To become familiar with available financial support programs in the Member States, it is advisable for would-be contractors to develop a sound understanding of the country’s cohesion policy indicators. For more information on these programs, please see the Market Intelligence section on the website of the U.S. Mission to the EU.
The Cohesion Fund
The Cohesion Fund is another instrument of the EU’s policy. The Cohesion Fund supports investments in the field of environment and trans-European networks in the area of transport infrastructure (TEN-T). Over the 2021-2027 period, the Cohesion Fund will support projects in Bulgaria, Czechia, Estonia, Greece, Croatia, Cyprus, Latvia, Lithuania, Hungary, Malta, Poland, Portugal, Romania, Slovakia, and Slovenia.
Thirty-seven percent of the overall financial allocation of the Cohesion Fund is expected to contribute to climate objectives. These projects are, in principle, co-financed by national authorities, the European Investment Bank, and the private sector. For more information, see the Cohesion Fund and Connecting Europe Facility.
Other EU Grants for Member State
Another set of sector-specific grants offer assistance to EU Member States in the fields of science, technology, communications, energy, security, environmental protection, education, training and research.
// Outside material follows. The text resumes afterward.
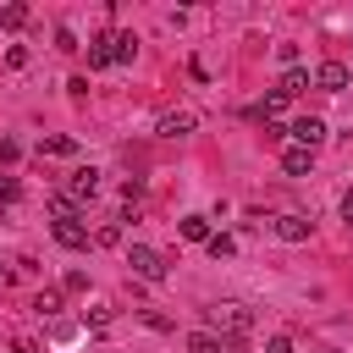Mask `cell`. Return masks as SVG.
Masks as SVG:
<instances>
[{"label": "cell", "instance_id": "obj_2", "mask_svg": "<svg viewBox=\"0 0 353 353\" xmlns=\"http://www.w3.org/2000/svg\"><path fill=\"white\" fill-rule=\"evenodd\" d=\"M127 265H132V276H138V281H165V259H160L154 248H143V243H132V248H127Z\"/></svg>", "mask_w": 353, "mask_h": 353}, {"label": "cell", "instance_id": "obj_22", "mask_svg": "<svg viewBox=\"0 0 353 353\" xmlns=\"http://www.w3.org/2000/svg\"><path fill=\"white\" fill-rule=\"evenodd\" d=\"M276 61L292 72V66H298V44H276Z\"/></svg>", "mask_w": 353, "mask_h": 353}, {"label": "cell", "instance_id": "obj_6", "mask_svg": "<svg viewBox=\"0 0 353 353\" xmlns=\"http://www.w3.org/2000/svg\"><path fill=\"white\" fill-rule=\"evenodd\" d=\"M105 66H121L116 61V33H94L88 39V72H105Z\"/></svg>", "mask_w": 353, "mask_h": 353}, {"label": "cell", "instance_id": "obj_28", "mask_svg": "<svg viewBox=\"0 0 353 353\" xmlns=\"http://www.w3.org/2000/svg\"><path fill=\"white\" fill-rule=\"evenodd\" d=\"M342 221H347V226H353V188H347V193H342Z\"/></svg>", "mask_w": 353, "mask_h": 353}, {"label": "cell", "instance_id": "obj_17", "mask_svg": "<svg viewBox=\"0 0 353 353\" xmlns=\"http://www.w3.org/2000/svg\"><path fill=\"white\" fill-rule=\"evenodd\" d=\"M204 248H210V259H232V254H237V243H232L226 232H215V237H210Z\"/></svg>", "mask_w": 353, "mask_h": 353}, {"label": "cell", "instance_id": "obj_3", "mask_svg": "<svg viewBox=\"0 0 353 353\" xmlns=\"http://www.w3.org/2000/svg\"><path fill=\"white\" fill-rule=\"evenodd\" d=\"M50 232H55L61 248H88V226H83V215H55Z\"/></svg>", "mask_w": 353, "mask_h": 353}, {"label": "cell", "instance_id": "obj_23", "mask_svg": "<svg viewBox=\"0 0 353 353\" xmlns=\"http://www.w3.org/2000/svg\"><path fill=\"white\" fill-rule=\"evenodd\" d=\"M6 66H11V72H22V66H28V50H22V44H11V50H6Z\"/></svg>", "mask_w": 353, "mask_h": 353}, {"label": "cell", "instance_id": "obj_25", "mask_svg": "<svg viewBox=\"0 0 353 353\" xmlns=\"http://www.w3.org/2000/svg\"><path fill=\"white\" fill-rule=\"evenodd\" d=\"M50 336H55V342H72V336H77V325H72V320H55V325H50Z\"/></svg>", "mask_w": 353, "mask_h": 353}, {"label": "cell", "instance_id": "obj_11", "mask_svg": "<svg viewBox=\"0 0 353 353\" xmlns=\"http://www.w3.org/2000/svg\"><path fill=\"white\" fill-rule=\"evenodd\" d=\"M176 232H182V237H188V243H210V237H215V232H210V221H204V215H182V221H176Z\"/></svg>", "mask_w": 353, "mask_h": 353}, {"label": "cell", "instance_id": "obj_26", "mask_svg": "<svg viewBox=\"0 0 353 353\" xmlns=\"http://www.w3.org/2000/svg\"><path fill=\"white\" fill-rule=\"evenodd\" d=\"M55 44H61V50H83V44H77V33H72V28H55Z\"/></svg>", "mask_w": 353, "mask_h": 353}, {"label": "cell", "instance_id": "obj_9", "mask_svg": "<svg viewBox=\"0 0 353 353\" xmlns=\"http://www.w3.org/2000/svg\"><path fill=\"white\" fill-rule=\"evenodd\" d=\"M154 127H160V138H188V132L199 127V116H193V110H165Z\"/></svg>", "mask_w": 353, "mask_h": 353}, {"label": "cell", "instance_id": "obj_14", "mask_svg": "<svg viewBox=\"0 0 353 353\" xmlns=\"http://www.w3.org/2000/svg\"><path fill=\"white\" fill-rule=\"evenodd\" d=\"M33 309H39L44 320H55V314H61V287H44V292L33 298Z\"/></svg>", "mask_w": 353, "mask_h": 353}, {"label": "cell", "instance_id": "obj_21", "mask_svg": "<svg viewBox=\"0 0 353 353\" xmlns=\"http://www.w3.org/2000/svg\"><path fill=\"white\" fill-rule=\"evenodd\" d=\"M11 160H22V143L17 138H0V165H11Z\"/></svg>", "mask_w": 353, "mask_h": 353}, {"label": "cell", "instance_id": "obj_20", "mask_svg": "<svg viewBox=\"0 0 353 353\" xmlns=\"http://www.w3.org/2000/svg\"><path fill=\"white\" fill-rule=\"evenodd\" d=\"M22 199V182L17 176H0V204H17Z\"/></svg>", "mask_w": 353, "mask_h": 353}, {"label": "cell", "instance_id": "obj_5", "mask_svg": "<svg viewBox=\"0 0 353 353\" xmlns=\"http://www.w3.org/2000/svg\"><path fill=\"white\" fill-rule=\"evenodd\" d=\"M94 193H99V171H94V165H77V171L66 176V199H72V204H88Z\"/></svg>", "mask_w": 353, "mask_h": 353}, {"label": "cell", "instance_id": "obj_24", "mask_svg": "<svg viewBox=\"0 0 353 353\" xmlns=\"http://www.w3.org/2000/svg\"><path fill=\"white\" fill-rule=\"evenodd\" d=\"M83 287H88V276H83V270H66V281H61V292H83Z\"/></svg>", "mask_w": 353, "mask_h": 353}, {"label": "cell", "instance_id": "obj_8", "mask_svg": "<svg viewBox=\"0 0 353 353\" xmlns=\"http://www.w3.org/2000/svg\"><path fill=\"white\" fill-rule=\"evenodd\" d=\"M270 232H276L281 243H309L314 221H309V215H276V221H270Z\"/></svg>", "mask_w": 353, "mask_h": 353}, {"label": "cell", "instance_id": "obj_7", "mask_svg": "<svg viewBox=\"0 0 353 353\" xmlns=\"http://www.w3.org/2000/svg\"><path fill=\"white\" fill-rule=\"evenodd\" d=\"M347 77H353L347 61H320V66H314V88H325V94H342Z\"/></svg>", "mask_w": 353, "mask_h": 353}, {"label": "cell", "instance_id": "obj_19", "mask_svg": "<svg viewBox=\"0 0 353 353\" xmlns=\"http://www.w3.org/2000/svg\"><path fill=\"white\" fill-rule=\"evenodd\" d=\"M132 55H138V39H132V33H116V61H121V66H127V61H132Z\"/></svg>", "mask_w": 353, "mask_h": 353}, {"label": "cell", "instance_id": "obj_18", "mask_svg": "<svg viewBox=\"0 0 353 353\" xmlns=\"http://www.w3.org/2000/svg\"><path fill=\"white\" fill-rule=\"evenodd\" d=\"M94 243H99V248H116V243H121V221H105V226L94 232Z\"/></svg>", "mask_w": 353, "mask_h": 353}, {"label": "cell", "instance_id": "obj_16", "mask_svg": "<svg viewBox=\"0 0 353 353\" xmlns=\"http://www.w3.org/2000/svg\"><path fill=\"white\" fill-rule=\"evenodd\" d=\"M0 28H6V33L28 28V6H0Z\"/></svg>", "mask_w": 353, "mask_h": 353}, {"label": "cell", "instance_id": "obj_27", "mask_svg": "<svg viewBox=\"0 0 353 353\" xmlns=\"http://www.w3.org/2000/svg\"><path fill=\"white\" fill-rule=\"evenodd\" d=\"M265 353H298V347H292L287 336H270V342H265Z\"/></svg>", "mask_w": 353, "mask_h": 353}, {"label": "cell", "instance_id": "obj_29", "mask_svg": "<svg viewBox=\"0 0 353 353\" xmlns=\"http://www.w3.org/2000/svg\"><path fill=\"white\" fill-rule=\"evenodd\" d=\"M320 353H336V347H320Z\"/></svg>", "mask_w": 353, "mask_h": 353}, {"label": "cell", "instance_id": "obj_13", "mask_svg": "<svg viewBox=\"0 0 353 353\" xmlns=\"http://www.w3.org/2000/svg\"><path fill=\"white\" fill-rule=\"evenodd\" d=\"M309 83H314V77H309V72H303V66H292V72H281V83H276V88H281V94H287V99H292V94H303V88H309Z\"/></svg>", "mask_w": 353, "mask_h": 353}, {"label": "cell", "instance_id": "obj_4", "mask_svg": "<svg viewBox=\"0 0 353 353\" xmlns=\"http://www.w3.org/2000/svg\"><path fill=\"white\" fill-rule=\"evenodd\" d=\"M287 138H292L298 149H320V143H325V121H320V116H298V121L287 127Z\"/></svg>", "mask_w": 353, "mask_h": 353}, {"label": "cell", "instance_id": "obj_1", "mask_svg": "<svg viewBox=\"0 0 353 353\" xmlns=\"http://www.w3.org/2000/svg\"><path fill=\"white\" fill-rule=\"evenodd\" d=\"M204 331H215L226 347H243V336L254 331V309L248 303H210L204 309Z\"/></svg>", "mask_w": 353, "mask_h": 353}, {"label": "cell", "instance_id": "obj_12", "mask_svg": "<svg viewBox=\"0 0 353 353\" xmlns=\"http://www.w3.org/2000/svg\"><path fill=\"white\" fill-rule=\"evenodd\" d=\"M39 154H55V160H66V154H77V138H66V132H55V138H39Z\"/></svg>", "mask_w": 353, "mask_h": 353}, {"label": "cell", "instance_id": "obj_15", "mask_svg": "<svg viewBox=\"0 0 353 353\" xmlns=\"http://www.w3.org/2000/svg\"><path fill=\"white\" fill-rule=\"evenodd\" d=\"M221 347H226V342H221L215 331H193V336H188V353H221Z\"/></svg>", "mask_w": 353, "mask_h": 353}, {"label": "cell", "instance_id": "obj_10", "mask_svg": "<svg viewBox=\"0 0 353 353\" xmlns=\"http://www.w3.org/2000/svg\"><path fill=\"white\" fill-rule=\"evenodd\" d=\"M281 171H287V176H309V171H314V149L287 143V149H281Z\"/></svg>", "mask_w": 353, "mask_h": 353}]
</instances>
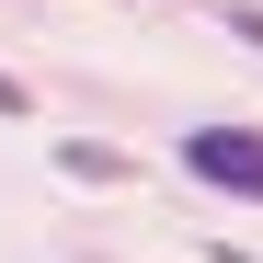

Tenders related to these grants are posted on the various websites of the directorates-generals of the European Commission. Conditions for participation are strict and participation is usually restricted to EU firms or tied to EU content. Information pertaining to each of these programs can be found at the EU Funding and Tenders website.
Polish Development Fund
The Polish Development Fund (PFR) is an umbrella organization pooling resources of several governmental agencies and departments, including EU funds, to implement programs enhancing long-term investment and support for entrepreneurs. Through a financial support program for micro, small, medium, and large enterprises worth 4.5% of GDP – the so called “Financial Shield” – the PFR supported enterprises which suffered losses due to the COVID-19 pandemic.
The PFR operates as a loose financial group of state-owned banks and insurers, investment bodies and promotion agencies, including the development bank BGK, the Export Credit Insurance Corporation (KUKE), the Industrial Development Agency (ARP), the Polish Agency for Enterprise Development (PARP), and the Polish Investment and Trade Agency (PAIH). Various actors within the organization can invest through acquisition of shares, through direct financing, seed funding, and co-financing venture capital. Depending on the instruments, PFR expects different rates of return. PFR VENTURES, the first professional investor operating on the Polish market within the Fund of Funds formula, is an entity managing the fund of funds, providing financing via venture capital funds and groups of institutional business angels for innovative SMEs at different stages of development.
The government is using PFR funds to launch investments from the National Reconstruction Plan (KPO), providing temporary financing until reimbursement is received from the EU’s Instrument for Reconstruction and Increasing Resilience (RRF). The ongoing disagreements between the government and the European Commission over judicial reform in Poland have caused the withholding of fund disbursements under the RRF.